Youth overdose crisis: Fentanyl culprit behind 80% of overdose deaths under 24

As America grapples with a historic number of drug deaths, new research unveils the devastating impact among the country’s young adults. Statista analyzed data from the Centers for Disease Control and Prevention and found that fentanyl is responsible for 80% of overdose deaths under 24. Previous research also shows that fentanyl poisoning is the leading cause of death for Americans ages 18-45.

The question arises: Why is this the case? The Centers for Disease Control and Prevention explains that fentanyl possesses an astounding potency: up to 50 times stronger than heroin and 100 times stronger than morphine. Moreover, the cost-effectiveness of fentanyl production has prompted illicit drug manufacturers to lace a wide range of substances, from counterfeit Percocet to heroin, with this synthetic opioid.

 ”Guess what? A Xanax never killed anyone, and a Percocet never killed anyone. They do now because they’re fake, and a lot of these young kids, they just don’t know.,” April Babcock said. Babcock lost her son Austen to fentanyl poisoning and is talking with Emily’s Hope on an upcoming Grieving Out Loud podcast episode.

According to the Drug Enforcement Administration (DEA), fentanyl ingredients are often produced in China and then transported to Mexico. From there, Mexican drug cartels smuggle this illicit substance across the U.S. border.

Federal lawmakers are starting to respond to the crisis. Proposed legislation, the FEND Off Fentanyl Act, would declare fentanyl trafficking a national emergency and impose sanctions on opioid traffickers. For the first time, the U.S. has also charged Chinese companies for trafficking chemicals used to make fentanyl. The indictments come just weeks after the US imposed sanctions on 17 people and entities in China and Mexico, accusing them of facilitating the production of counterfeit fentanyl-laced pills. 

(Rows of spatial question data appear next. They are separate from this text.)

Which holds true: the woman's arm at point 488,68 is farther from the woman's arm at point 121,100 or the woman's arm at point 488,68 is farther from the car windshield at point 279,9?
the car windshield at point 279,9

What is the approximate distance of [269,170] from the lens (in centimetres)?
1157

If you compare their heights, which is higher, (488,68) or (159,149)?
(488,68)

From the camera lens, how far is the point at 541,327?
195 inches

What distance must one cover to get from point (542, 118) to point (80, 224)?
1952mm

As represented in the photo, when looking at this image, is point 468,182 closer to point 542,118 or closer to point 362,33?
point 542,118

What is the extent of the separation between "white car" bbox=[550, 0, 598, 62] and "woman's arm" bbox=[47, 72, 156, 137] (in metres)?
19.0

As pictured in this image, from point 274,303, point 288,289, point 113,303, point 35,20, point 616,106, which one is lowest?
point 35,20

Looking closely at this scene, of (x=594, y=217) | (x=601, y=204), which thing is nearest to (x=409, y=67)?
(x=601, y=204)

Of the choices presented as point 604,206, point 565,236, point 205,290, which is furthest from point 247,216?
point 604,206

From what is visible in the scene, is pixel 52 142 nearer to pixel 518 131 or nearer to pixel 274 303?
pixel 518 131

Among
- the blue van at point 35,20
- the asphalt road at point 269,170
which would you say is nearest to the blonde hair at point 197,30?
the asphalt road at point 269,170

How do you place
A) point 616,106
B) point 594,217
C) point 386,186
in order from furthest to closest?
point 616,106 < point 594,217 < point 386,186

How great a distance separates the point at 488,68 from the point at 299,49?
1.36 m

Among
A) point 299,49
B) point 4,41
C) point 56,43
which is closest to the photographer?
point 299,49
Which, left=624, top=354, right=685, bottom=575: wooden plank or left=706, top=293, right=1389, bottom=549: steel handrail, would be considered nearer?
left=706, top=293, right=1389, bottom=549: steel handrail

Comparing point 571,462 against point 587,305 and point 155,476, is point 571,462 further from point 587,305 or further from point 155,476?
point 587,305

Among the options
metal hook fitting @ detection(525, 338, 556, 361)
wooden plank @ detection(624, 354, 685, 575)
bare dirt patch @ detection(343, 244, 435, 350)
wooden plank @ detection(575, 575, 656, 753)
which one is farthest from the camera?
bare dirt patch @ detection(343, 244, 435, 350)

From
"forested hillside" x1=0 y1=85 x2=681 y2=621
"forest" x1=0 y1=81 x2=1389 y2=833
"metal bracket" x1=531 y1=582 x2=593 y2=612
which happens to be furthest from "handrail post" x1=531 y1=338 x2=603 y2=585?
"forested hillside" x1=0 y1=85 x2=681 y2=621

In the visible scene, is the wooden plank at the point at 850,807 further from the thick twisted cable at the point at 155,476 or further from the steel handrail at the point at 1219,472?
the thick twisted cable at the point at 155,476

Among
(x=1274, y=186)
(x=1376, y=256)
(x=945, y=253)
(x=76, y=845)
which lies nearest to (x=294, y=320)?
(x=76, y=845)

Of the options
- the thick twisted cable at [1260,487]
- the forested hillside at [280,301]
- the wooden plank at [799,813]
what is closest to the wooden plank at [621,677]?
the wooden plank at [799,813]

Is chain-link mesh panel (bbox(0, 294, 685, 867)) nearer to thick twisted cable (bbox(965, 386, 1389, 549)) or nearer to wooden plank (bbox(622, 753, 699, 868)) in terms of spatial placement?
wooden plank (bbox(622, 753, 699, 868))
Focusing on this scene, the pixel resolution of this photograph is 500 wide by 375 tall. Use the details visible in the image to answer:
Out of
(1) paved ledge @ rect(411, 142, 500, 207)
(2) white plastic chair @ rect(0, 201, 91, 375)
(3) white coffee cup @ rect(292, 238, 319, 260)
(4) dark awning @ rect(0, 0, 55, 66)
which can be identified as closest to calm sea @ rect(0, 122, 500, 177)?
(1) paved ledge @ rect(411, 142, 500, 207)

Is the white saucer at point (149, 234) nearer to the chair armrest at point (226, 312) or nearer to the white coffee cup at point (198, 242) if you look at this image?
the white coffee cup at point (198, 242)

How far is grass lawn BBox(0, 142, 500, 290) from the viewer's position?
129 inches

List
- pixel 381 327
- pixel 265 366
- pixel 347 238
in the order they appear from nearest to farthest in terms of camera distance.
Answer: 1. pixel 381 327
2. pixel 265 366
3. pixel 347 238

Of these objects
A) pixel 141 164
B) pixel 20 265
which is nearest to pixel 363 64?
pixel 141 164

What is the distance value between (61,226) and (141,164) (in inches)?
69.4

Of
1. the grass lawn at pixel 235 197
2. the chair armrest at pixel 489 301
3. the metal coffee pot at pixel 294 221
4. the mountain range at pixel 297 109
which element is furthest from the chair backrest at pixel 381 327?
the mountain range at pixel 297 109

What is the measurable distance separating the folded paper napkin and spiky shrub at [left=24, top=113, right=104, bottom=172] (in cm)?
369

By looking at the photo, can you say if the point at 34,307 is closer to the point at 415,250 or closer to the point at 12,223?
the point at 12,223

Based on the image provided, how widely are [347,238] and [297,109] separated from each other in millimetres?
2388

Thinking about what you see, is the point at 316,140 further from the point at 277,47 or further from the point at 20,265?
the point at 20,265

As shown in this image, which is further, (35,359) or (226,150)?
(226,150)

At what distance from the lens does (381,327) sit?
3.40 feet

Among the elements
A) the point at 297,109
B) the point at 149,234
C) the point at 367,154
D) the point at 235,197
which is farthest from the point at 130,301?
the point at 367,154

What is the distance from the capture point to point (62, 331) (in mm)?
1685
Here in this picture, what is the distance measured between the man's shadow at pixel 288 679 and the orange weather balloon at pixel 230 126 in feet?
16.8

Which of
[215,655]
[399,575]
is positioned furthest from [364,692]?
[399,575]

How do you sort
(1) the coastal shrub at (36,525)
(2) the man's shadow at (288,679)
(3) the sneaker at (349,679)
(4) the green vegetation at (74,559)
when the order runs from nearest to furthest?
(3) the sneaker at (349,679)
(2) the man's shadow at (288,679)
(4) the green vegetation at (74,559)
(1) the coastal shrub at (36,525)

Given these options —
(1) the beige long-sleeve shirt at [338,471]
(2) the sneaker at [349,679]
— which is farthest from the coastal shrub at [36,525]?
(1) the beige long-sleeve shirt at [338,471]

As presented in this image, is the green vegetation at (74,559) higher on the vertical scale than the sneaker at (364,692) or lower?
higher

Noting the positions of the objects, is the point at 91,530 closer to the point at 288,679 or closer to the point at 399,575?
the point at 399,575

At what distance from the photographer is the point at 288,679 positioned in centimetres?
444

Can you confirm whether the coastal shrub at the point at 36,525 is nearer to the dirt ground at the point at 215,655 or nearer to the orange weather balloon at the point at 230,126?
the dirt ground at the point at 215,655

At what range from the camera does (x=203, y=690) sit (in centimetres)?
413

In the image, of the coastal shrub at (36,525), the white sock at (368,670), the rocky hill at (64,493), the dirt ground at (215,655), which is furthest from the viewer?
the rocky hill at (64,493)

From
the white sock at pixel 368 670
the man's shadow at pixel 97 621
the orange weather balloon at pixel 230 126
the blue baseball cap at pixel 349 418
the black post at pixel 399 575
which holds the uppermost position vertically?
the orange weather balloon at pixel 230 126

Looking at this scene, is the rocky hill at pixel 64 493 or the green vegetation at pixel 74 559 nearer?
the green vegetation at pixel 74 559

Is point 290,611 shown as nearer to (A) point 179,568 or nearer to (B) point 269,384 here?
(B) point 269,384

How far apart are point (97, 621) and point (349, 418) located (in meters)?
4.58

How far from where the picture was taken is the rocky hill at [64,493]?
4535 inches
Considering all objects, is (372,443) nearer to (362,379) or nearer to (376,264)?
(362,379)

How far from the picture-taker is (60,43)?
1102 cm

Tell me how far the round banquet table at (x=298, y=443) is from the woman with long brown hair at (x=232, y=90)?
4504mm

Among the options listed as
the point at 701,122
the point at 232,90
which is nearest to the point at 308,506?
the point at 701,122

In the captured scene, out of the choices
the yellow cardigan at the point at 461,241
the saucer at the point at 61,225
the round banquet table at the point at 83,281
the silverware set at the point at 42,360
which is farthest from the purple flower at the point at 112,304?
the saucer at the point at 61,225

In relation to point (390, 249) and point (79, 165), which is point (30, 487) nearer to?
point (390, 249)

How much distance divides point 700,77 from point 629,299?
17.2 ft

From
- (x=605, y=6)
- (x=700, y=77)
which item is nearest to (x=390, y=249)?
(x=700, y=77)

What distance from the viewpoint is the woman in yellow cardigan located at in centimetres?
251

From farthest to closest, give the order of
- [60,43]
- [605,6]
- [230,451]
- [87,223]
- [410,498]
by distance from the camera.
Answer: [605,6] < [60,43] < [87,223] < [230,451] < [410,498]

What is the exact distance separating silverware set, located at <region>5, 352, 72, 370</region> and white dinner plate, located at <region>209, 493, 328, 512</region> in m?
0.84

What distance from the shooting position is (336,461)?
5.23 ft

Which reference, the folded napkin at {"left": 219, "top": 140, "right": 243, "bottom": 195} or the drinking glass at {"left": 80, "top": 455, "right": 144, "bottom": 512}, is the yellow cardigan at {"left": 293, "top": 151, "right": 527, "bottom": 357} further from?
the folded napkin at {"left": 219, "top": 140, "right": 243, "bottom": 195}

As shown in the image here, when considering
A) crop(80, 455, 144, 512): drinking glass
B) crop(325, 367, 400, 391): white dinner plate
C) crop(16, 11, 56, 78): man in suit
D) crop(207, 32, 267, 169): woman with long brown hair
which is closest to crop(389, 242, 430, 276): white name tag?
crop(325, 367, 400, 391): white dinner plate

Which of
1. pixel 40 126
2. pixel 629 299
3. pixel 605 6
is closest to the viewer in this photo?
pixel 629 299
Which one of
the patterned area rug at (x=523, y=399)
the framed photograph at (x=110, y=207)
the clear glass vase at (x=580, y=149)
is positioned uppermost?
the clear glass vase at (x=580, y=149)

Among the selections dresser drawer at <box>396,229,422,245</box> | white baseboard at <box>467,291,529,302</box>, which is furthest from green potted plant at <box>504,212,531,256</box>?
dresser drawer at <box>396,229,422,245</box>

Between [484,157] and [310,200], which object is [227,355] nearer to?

Still, many people who have lost loved ones to fentanyl say authorities are not doing enough. Babcock is trying to get lawmakers’ attention by holding her third annual March on the Capitol in D.C., which is set to take place in September. During the rally, hundreds of families who have lost loved ones to the drug crisis will come together and demand action from the White House.

“People in the United States trafficking fentanyl, when one Sweet’n Low packet, one gram, has the potential to kill up to 500 Americans, they’re mass murderers,” Babcock said.